(INSTRUCTIONS TO FOLLOW)
Where the string "student" occurs in a line of the data below, that line should be copied.

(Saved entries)
□ □ □ □ □ □ □

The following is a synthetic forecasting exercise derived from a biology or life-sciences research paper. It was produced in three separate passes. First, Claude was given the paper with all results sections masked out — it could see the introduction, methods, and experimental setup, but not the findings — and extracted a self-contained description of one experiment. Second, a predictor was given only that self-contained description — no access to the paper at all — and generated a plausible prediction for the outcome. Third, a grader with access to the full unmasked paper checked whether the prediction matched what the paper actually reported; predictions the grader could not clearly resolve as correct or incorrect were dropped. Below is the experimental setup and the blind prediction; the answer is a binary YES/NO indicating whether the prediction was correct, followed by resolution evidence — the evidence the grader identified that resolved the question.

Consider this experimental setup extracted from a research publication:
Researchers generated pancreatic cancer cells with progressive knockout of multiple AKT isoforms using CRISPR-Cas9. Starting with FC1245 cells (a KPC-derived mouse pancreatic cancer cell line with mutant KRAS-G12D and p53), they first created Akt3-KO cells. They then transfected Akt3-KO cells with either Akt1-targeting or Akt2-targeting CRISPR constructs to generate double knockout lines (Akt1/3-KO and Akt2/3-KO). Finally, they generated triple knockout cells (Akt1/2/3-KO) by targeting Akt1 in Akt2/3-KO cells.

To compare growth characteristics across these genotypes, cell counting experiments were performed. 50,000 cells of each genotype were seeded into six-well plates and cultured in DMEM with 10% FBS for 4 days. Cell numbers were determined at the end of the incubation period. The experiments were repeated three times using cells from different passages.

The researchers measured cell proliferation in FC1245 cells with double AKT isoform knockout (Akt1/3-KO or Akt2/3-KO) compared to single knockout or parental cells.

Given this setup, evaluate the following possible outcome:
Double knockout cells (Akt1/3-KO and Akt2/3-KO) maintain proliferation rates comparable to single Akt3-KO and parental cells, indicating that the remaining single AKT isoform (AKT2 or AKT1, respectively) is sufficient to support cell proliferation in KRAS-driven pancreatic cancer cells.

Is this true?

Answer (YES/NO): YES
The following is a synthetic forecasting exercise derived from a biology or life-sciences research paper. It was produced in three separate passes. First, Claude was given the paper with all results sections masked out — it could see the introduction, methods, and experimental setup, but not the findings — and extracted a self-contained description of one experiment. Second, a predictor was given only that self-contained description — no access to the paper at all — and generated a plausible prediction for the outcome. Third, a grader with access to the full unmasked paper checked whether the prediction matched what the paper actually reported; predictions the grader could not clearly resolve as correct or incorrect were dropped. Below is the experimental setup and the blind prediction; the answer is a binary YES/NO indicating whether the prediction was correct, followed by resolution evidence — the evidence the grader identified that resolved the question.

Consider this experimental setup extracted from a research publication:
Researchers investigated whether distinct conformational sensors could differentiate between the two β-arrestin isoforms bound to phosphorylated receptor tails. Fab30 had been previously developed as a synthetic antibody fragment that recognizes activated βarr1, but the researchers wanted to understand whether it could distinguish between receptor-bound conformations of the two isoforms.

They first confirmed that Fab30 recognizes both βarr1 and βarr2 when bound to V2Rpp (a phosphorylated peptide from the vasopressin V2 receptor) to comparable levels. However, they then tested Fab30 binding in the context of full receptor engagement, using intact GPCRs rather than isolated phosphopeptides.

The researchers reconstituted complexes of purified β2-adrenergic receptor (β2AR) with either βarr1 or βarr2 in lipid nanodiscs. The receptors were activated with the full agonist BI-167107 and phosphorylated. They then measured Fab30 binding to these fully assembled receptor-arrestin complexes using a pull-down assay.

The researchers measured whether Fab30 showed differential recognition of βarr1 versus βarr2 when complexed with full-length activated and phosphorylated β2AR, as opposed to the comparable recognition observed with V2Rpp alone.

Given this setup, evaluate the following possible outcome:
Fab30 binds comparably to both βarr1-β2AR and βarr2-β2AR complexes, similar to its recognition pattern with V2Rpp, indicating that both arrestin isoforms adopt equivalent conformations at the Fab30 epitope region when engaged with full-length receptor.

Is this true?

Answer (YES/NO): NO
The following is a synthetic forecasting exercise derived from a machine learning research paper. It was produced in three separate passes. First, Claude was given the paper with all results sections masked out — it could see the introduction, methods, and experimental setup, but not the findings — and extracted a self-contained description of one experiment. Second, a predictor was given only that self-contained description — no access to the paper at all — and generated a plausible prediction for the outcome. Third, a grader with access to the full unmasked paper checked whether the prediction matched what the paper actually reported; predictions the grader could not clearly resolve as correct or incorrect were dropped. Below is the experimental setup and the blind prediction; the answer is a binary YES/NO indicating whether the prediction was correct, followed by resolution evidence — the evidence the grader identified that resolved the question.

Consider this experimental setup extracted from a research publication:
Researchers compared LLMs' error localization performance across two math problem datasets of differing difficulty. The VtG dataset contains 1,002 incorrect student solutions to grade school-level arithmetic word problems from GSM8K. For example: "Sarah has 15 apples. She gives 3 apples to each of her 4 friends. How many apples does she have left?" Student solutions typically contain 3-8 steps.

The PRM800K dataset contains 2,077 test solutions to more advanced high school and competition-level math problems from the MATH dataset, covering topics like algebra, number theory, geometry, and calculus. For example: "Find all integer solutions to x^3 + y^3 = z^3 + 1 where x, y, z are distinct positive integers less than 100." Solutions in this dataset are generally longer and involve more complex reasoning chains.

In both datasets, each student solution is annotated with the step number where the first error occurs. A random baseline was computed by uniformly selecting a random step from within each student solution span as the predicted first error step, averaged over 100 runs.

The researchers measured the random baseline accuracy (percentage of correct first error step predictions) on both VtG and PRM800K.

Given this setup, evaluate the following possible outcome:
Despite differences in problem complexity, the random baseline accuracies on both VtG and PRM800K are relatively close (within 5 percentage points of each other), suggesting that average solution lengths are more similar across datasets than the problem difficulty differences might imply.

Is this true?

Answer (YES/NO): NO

□ □ □ □ □ □ □

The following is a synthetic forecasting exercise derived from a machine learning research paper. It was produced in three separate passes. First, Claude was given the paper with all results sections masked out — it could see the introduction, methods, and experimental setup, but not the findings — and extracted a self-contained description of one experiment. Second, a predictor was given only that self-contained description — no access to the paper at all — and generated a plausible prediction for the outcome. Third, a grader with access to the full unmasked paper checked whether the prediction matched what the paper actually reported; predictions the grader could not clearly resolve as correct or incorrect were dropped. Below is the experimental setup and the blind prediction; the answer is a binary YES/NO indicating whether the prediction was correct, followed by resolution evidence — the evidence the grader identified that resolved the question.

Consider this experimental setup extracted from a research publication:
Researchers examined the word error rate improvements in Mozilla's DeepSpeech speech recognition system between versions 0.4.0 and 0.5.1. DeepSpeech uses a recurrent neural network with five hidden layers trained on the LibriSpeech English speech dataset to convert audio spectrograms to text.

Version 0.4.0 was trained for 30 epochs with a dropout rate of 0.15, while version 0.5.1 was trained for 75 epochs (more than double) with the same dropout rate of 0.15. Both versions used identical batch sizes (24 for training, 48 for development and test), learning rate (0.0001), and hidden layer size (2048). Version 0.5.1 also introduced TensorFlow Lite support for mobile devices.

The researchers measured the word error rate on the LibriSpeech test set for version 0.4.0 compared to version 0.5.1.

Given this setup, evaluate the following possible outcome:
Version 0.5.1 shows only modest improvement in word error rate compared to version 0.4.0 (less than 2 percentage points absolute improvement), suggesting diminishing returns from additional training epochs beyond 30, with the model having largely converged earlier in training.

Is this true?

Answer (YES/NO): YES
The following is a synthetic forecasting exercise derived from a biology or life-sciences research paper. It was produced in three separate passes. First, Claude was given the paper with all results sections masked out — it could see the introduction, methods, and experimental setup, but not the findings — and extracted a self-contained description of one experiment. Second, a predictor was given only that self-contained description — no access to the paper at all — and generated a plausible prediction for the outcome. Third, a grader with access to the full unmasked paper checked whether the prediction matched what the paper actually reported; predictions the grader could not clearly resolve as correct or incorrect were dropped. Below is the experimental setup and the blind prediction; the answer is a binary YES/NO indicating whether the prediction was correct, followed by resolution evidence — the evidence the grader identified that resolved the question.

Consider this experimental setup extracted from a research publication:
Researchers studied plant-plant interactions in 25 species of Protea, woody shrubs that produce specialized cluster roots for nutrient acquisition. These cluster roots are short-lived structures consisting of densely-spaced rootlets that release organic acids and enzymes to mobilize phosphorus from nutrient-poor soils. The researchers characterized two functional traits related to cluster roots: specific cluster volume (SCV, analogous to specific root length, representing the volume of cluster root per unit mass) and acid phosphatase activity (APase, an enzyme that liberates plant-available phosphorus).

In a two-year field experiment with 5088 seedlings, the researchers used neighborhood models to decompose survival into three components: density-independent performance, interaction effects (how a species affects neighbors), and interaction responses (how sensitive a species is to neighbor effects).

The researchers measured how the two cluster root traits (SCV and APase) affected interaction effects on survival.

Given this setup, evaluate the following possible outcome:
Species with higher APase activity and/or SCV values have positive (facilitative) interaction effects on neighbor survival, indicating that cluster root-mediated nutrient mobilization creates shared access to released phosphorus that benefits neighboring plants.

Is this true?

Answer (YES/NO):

□ □ □ □ □ □ □

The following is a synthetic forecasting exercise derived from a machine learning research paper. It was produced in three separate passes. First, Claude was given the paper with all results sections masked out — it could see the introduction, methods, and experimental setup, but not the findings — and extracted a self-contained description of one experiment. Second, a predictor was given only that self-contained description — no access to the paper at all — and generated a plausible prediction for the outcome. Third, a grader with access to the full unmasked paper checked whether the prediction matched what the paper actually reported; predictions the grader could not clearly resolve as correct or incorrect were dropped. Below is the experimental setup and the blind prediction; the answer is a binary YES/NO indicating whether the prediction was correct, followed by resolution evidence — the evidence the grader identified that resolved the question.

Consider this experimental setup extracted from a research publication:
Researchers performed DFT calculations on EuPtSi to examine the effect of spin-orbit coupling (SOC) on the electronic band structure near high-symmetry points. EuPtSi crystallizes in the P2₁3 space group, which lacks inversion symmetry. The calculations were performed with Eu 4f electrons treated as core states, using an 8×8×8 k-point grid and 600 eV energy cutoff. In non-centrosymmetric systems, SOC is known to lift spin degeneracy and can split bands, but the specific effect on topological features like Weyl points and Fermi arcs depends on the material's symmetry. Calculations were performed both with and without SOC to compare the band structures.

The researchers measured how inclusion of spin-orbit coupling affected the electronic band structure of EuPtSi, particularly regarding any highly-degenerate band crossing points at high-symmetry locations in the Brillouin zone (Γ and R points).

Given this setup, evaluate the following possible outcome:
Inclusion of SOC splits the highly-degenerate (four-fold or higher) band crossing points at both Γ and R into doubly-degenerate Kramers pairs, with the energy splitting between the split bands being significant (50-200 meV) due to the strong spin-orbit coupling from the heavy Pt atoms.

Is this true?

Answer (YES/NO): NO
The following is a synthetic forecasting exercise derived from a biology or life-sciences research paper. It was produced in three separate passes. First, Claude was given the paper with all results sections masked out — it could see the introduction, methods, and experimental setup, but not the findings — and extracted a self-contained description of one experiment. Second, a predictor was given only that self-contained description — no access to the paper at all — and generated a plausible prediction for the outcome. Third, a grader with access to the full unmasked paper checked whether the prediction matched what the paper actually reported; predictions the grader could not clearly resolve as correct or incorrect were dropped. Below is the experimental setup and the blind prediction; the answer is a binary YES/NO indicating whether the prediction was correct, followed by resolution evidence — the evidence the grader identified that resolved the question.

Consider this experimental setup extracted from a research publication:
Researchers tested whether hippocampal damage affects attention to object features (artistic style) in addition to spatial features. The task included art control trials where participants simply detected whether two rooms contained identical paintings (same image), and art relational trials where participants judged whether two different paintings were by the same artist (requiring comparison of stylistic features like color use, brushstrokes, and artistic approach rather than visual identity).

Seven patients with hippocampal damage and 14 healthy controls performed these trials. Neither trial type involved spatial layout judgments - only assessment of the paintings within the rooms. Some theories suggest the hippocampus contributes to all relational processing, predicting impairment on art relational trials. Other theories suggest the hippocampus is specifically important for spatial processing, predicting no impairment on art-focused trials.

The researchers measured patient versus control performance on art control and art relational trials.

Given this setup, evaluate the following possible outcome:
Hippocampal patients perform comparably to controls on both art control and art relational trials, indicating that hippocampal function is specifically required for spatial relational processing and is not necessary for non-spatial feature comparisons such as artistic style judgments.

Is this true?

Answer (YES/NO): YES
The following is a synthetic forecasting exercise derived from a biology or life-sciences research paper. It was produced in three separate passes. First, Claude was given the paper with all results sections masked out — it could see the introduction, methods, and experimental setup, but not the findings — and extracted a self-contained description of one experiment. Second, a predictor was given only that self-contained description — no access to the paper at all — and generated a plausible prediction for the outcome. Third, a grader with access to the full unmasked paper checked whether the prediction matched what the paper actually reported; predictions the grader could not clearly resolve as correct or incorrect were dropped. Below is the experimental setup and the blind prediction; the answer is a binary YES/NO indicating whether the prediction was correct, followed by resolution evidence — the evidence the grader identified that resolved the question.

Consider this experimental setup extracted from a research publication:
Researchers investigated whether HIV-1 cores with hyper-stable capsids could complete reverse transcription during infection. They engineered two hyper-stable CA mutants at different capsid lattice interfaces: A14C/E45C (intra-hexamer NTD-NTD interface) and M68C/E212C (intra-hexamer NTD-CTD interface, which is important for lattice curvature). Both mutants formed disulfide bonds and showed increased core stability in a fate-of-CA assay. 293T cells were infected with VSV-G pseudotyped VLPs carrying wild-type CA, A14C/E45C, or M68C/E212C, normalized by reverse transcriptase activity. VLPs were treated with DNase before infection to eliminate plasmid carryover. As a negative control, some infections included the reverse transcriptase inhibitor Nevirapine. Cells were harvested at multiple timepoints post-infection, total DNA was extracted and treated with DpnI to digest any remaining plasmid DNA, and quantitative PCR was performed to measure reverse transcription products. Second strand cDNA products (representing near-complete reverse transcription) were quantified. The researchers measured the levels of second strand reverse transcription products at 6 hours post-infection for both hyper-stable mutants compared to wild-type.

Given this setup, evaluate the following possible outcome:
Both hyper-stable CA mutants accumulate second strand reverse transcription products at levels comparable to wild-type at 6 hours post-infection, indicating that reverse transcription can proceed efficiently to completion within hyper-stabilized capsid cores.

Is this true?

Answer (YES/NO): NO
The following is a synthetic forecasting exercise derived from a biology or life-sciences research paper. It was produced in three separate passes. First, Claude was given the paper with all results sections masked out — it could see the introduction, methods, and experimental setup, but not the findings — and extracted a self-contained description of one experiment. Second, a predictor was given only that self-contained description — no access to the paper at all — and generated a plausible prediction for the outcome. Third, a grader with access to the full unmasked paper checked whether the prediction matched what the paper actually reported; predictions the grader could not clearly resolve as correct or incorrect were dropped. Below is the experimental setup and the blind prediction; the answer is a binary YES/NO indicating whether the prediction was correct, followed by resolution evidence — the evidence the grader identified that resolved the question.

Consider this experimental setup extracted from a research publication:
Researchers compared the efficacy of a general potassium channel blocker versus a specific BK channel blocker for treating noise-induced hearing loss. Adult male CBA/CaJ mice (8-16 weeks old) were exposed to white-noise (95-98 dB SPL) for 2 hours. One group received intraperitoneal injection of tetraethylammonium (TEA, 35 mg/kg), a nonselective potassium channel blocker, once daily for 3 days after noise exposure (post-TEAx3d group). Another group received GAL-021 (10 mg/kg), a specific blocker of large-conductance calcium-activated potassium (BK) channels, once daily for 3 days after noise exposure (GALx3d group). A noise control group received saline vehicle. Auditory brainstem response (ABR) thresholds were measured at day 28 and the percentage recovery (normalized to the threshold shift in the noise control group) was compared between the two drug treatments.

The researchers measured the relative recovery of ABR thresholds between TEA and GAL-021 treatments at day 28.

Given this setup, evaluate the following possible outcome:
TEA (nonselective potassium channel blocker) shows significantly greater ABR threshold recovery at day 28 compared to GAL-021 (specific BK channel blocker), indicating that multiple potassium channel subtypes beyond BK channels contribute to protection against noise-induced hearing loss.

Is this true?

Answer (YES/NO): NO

□ □ □ □ □ □ □

(TASK ANSWER)
Researchers compared LLMs' error localization performance across two math problem datasets of differing difficulty. The VtG dataset contains 1,002 incorrect student solutions to grade school-level arithmetic word problems from GSM8K. For example: "Sarah has 15 apples. She gives 3 apples to each of her 4 friends. How many apples does she have left?" Student solutions typically contain 3-8 steps.
In both datasets, each student solution is annotated with the step number where the first error occurs. A random baseline was computed by uniformly selecting a random step from within each student solution span as the predicted first error step, averaged over 100 runs.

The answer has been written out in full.